Yeşilçam’a “yapımcı” olarak adım atan Hüseyin Peyda, sinema kariyerinin omurgasını oluşturan “aktör” ve “senaryo yazarı”kimliğiyle ilk kez bu filminle seyirci karşısına çıkar.
ılerleyen zaman içinde çok sayıda filmin Yönetmeni, Senaristi, Oyuncu ve Yapımcısı olarak ünlenen Muzaffer Aslan’ın sinema ile ilk tanışması da “Söyleyin Anama Ağlamasın” filmiyle olur.
Aynı şekilde Leyla Nil de ilk kez bu filmde dönsöz rolüyle kamera karşısına geçip, sanat kariyerini ses sanatçısı ve dansöz olarak sürdürerek yurt içinde ve dışında büyük üne kavuşur.
Filmin Hikayesi:
Hüseyin Peyda’ya hayal meyal hatırladığım Söyleyin Anama Ağlamasın filminin hikayesini sorduğumda;
“Bilmen lazım” demiş, arkasından “ne biçim Urfalısın” diyerek “Yaylalar içinde Erzurum yayla” türküsünün mırıldanmaya başlamış, sıra “Nazfi’i vurmuşlar şen olsun dünya” mısraına gelince sesini biraz yükselterek Nazif’i ve bu isim atrafında şekillenen trajik söylenceyi hatırlatmak istemişti.
Nazif, XX. Yüzyıl’ın başlarında yüreği, bileği, yiğitliğiyle ünlenen Urfalı bir Roben Hood. Arkadaşı Deveci Hacı Mehmet ile birlikte pusu atar; haram
yollarla zengin olanlardan ya da başkalarının mallarını gaspedenlerden zorla topladıklarını, fakir-fukaraya dağıtır.
Günlerden bir gün; Hacı Mehmet Nezif’in bir hareketinden kuşkuya kapılır ve karısıyla bir ilişkisi olduğunu düşünür ve kendince namusunu temizlemenin planlarını yapar.
Nezif'le Mehmet bir gün Feriz (Faris) Paşa hayratı civarında pusuya yatarlar. Hayrat kervanların konup göçtüğü, yolcuların dinlenip su içtikleri yerdir. Birlikte hayrata inerler.

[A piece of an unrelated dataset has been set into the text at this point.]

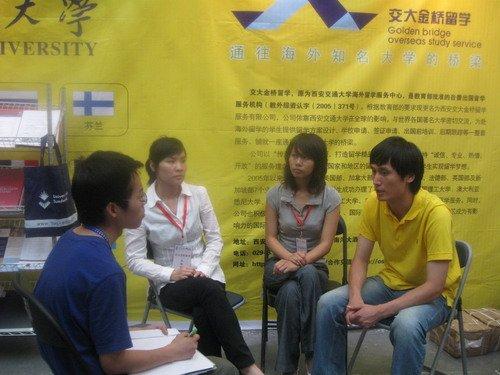 大秦教育专访国际教育博览会之西安交大金桥留学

Nezif su içmekten çok, bir müddet uzanıp dinlenmek ister. Deveci Mehmet, bir ara dışarıdan sesler geldiğini söyleyerek Nezif’in tüfeğini alır ve basamakları tırmanmaya başlar. Son basama geldiğinde durur, Nezif’e döner ve:
"Demek en yakın arkadaşım evime kötü niyetlerle giriyor" diyerek tetiği çeker. Nezif'in ne diyeceğini beklemeden ikincisi mermiyi gönderir arkadaşının göğsüne. Nezif arkasından Mehmet'i kovalar, ama birkaç adım osnra gücü tükenince oraya yığılıp kalır.

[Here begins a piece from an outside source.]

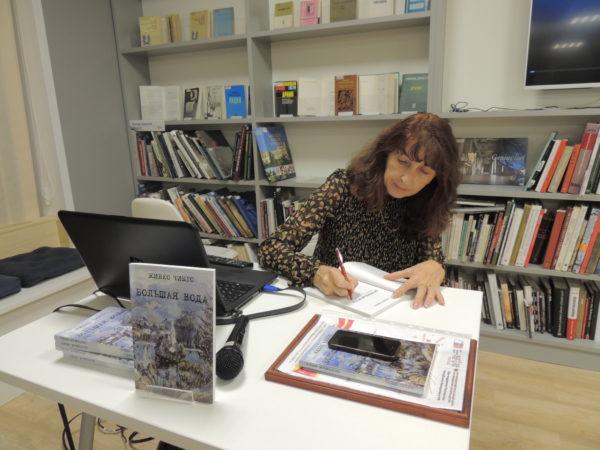 Ольга Панькина подписывает книгу для Центра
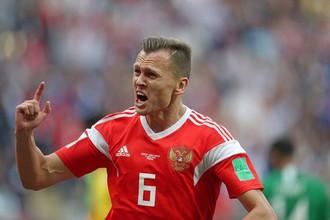 Денис Черышев празднует гол в матче открытия чемпионата мира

“Söyleyin Anama Ağlamasın” filminin senaryosu bu söylenceden yola çıkılarak kurgulanır. Kahramanların isimleri değiştirilir. Hikaye bir yandan Hacı Mehmet’i cinayet işlemeye götüren süreç kurmaca entrikalarla ilginç hale getirilirken bir yandan da filmin kahramanı etrafında bir aşk halesi oluşturularak ilginç hale getirilir. Filmin finali ise Nazif’in hikayesi ile birebir örtüşür.